• HC-4.2 HC-4.2 Nominating Committee

    • HC-4.2.1

      The board must establish a Nominating Committee of at least three directors which must:

      (a) Identify persons qualified to become members of the board of directors or Chief Executive Officer, Chief Financial Officer, Corporate Secretary and any other officers of the company considered appropriate by the board, with the exception of the appointment of the internal auditor which shall be the responsibility of the Audit Committee in accordance with rule HC-3.2.1 above;
      (b) Make recommendations to the whole board of directors, including recommendations of candidates for board membership (including renewals or reappointment) to be included by the board of directors on the agenda for the next annual shareholders meeting; and
      (c) Must review and make recommendations on board candidates proposed by those substantial shareholders eligible to propose a director to represent such shareholder on the board.
      July 2011

    • HC-4.2.2

      The committee must include only independent directors or, alternatively, only non-executive directors of whom a majority must be independent directors and the chairman must be an independent director.

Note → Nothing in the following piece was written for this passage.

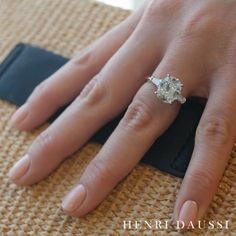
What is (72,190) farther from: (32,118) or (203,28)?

This is consistent with international best practice and it recognises that the Nominating Committee must exercise judgment free from personal career conflicts of interest.

      Amended: January 2012
      July 2011

    • HC-4.2.3

      The Nominating Committee should establish a reasonable timeframe to be included in its terms of reference sufficient for it to be able to perform its necessary due diligence in respect of the recommendations prior to such nominations being tabled at any shareholders meeting.